With this text we continue series of articles on Competitions.archi. We will be showcasing the case studies of the projects that were awarded in various architecture competitions.
The main focus of this series is to understand the design process behind all winning submissions. That is why we will be asking all architects and designers ‘ How you won that competition ? ‘. We’re curious about their path, from the first draft, first blueprint to the full-scale plan. We’re also interested to see which solutions had been dropped on the way, what kind of choices had to be made, and most importantly, what was the grand idea behind the project. That is why we will be asking for sketches, drafts and detailed description, so that we can fully understand their technique and the process that resulted in the awarded works.
We started with Emergency Operations Center – Kaira Looro Competitions and now we will go deeper into the Fairy Tales.
The Fairy Tales competition was the best opportunity for us to create powerful architectural images following the complexity of a real story. As 3D architectural visualizers our goal is to represent a building that doesn’t exist yet and create a life-full rendering, working on lights, materials and animations. Capturing a moment to engage the public and drive people through a story to better understand the design and architectural choices.
How to start an architectural tale?
The first step we should take was to outline the main topics and matters of our story. “The year without a winter” is a story about isolation, about a humanity that has lost hope and motivation, we wanted to talk about the near future and the extreme moment when you think there’s nothing left to do.
The choice of the narrator is the most important feature in designing a novel, because it defines the readers perspective and subsequently, their experience whilst reading the work. In our story the narrator is anonymous, but he plays part in the story, he’s not just an observer telling the tale. We see through his eyes and he is the main character, we don’t know much about him/her, could be anyone of us anywhere in the world.
Balancing words and images
We developed the narrative and illustration simultaneously, trying to balance words and images, and leaving the readers enough freedom to wonder about causes and consequences, space and time.

=== GIVEN ENTRIES ===
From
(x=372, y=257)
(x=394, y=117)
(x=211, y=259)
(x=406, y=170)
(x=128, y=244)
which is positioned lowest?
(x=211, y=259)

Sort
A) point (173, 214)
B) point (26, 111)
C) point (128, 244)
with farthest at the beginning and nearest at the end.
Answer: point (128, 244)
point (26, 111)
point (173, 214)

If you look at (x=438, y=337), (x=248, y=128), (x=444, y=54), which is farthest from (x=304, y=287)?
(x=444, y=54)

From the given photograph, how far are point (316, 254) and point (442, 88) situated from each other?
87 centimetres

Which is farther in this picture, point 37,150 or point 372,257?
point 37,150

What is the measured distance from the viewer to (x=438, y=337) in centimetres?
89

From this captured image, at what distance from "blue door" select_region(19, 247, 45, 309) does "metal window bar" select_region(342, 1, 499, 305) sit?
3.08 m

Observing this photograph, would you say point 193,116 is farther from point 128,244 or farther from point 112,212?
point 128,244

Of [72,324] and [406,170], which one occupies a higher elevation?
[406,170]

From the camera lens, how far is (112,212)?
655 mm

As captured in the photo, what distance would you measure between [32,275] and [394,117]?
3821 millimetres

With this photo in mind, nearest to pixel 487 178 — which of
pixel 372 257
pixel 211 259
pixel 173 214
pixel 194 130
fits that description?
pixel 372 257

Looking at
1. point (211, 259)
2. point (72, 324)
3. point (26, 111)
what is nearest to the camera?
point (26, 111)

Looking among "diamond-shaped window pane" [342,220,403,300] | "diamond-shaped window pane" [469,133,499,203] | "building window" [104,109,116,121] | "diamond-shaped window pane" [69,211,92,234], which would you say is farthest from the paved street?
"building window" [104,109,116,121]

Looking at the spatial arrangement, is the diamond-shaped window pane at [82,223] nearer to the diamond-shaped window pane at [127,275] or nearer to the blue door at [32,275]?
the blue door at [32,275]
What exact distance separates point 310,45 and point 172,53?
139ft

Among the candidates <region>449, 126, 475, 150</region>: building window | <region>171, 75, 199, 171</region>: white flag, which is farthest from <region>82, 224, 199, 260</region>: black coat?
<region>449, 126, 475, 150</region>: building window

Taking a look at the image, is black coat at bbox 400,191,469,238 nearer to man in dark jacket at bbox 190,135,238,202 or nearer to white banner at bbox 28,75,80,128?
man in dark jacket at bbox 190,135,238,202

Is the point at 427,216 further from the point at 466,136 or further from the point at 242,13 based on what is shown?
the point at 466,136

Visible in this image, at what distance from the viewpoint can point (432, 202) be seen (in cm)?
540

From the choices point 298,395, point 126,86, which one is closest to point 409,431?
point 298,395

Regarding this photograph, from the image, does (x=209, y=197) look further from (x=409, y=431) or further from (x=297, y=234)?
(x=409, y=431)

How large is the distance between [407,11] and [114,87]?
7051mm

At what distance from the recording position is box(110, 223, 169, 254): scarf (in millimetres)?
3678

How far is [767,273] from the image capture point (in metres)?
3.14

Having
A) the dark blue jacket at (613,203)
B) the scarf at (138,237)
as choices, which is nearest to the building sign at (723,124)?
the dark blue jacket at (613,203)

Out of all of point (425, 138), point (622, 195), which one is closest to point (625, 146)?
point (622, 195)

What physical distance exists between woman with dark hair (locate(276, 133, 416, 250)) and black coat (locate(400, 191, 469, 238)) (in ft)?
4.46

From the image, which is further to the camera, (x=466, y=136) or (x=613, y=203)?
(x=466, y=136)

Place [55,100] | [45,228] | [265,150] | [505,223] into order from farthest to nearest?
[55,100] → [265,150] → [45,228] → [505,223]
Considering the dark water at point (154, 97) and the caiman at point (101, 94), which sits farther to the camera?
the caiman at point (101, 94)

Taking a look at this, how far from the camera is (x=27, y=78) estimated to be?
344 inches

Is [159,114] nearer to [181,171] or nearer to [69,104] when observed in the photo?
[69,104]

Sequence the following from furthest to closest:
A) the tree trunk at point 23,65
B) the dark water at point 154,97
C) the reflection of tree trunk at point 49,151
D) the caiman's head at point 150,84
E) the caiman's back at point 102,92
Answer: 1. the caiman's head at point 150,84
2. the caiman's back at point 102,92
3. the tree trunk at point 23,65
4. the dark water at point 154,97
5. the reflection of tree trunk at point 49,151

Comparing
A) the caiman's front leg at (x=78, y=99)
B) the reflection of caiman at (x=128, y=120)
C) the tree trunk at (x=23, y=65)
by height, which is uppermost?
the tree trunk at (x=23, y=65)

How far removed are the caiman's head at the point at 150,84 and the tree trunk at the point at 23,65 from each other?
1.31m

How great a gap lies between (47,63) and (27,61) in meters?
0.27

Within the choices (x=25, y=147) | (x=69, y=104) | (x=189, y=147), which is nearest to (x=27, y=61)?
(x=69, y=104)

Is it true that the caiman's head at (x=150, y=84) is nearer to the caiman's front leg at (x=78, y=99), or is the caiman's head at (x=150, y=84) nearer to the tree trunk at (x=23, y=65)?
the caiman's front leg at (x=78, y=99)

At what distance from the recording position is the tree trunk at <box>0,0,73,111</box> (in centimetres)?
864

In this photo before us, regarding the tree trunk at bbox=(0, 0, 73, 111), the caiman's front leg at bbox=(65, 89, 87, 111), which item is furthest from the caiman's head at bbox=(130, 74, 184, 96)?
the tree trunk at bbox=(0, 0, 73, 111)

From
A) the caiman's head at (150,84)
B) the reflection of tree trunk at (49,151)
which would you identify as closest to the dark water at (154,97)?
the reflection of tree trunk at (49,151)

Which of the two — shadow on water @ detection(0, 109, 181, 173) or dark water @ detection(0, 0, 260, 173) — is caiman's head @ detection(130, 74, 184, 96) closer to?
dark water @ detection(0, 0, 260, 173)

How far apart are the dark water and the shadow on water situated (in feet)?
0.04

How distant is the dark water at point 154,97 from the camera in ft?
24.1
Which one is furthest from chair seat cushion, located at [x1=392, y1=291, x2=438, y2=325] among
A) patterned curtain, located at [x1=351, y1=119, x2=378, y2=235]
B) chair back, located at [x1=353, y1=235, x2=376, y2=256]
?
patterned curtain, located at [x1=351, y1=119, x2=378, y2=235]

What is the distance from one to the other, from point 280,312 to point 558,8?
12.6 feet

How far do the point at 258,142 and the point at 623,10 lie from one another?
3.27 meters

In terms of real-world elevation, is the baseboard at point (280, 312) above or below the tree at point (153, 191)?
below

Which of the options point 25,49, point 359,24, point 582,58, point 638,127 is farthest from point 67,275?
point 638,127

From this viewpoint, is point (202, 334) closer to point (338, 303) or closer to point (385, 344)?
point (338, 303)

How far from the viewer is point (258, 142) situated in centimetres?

=== YOUR TASK ===
Reproduce the passage of the competition article that begins at the words "With this text" and ends after the words "the awarded works.". Rely only on the article for these answers.

=== SOLUTION BELOW ===
With this text we continue series of articles on Competitions.archi. We will be showcasing the case studies of the projects that were awarded in various architecture competitions.
The main focus of this series is to understand the design process behind all winning submissions. That is why we will be asking all architects and designers ‘ How you won that competition ? ‘. We’re curious about their path, from the first draft, first blueprint to the full-scale plan. We’re also interested to see which solutions had been dropped on the way, what kind of choices had to be made, and most importantly, what was the grand idea behind the project. That is why we will be asking for sketches, drafts and detailed description, so that we can fully understand their technique and the process that resulted in the awarded works.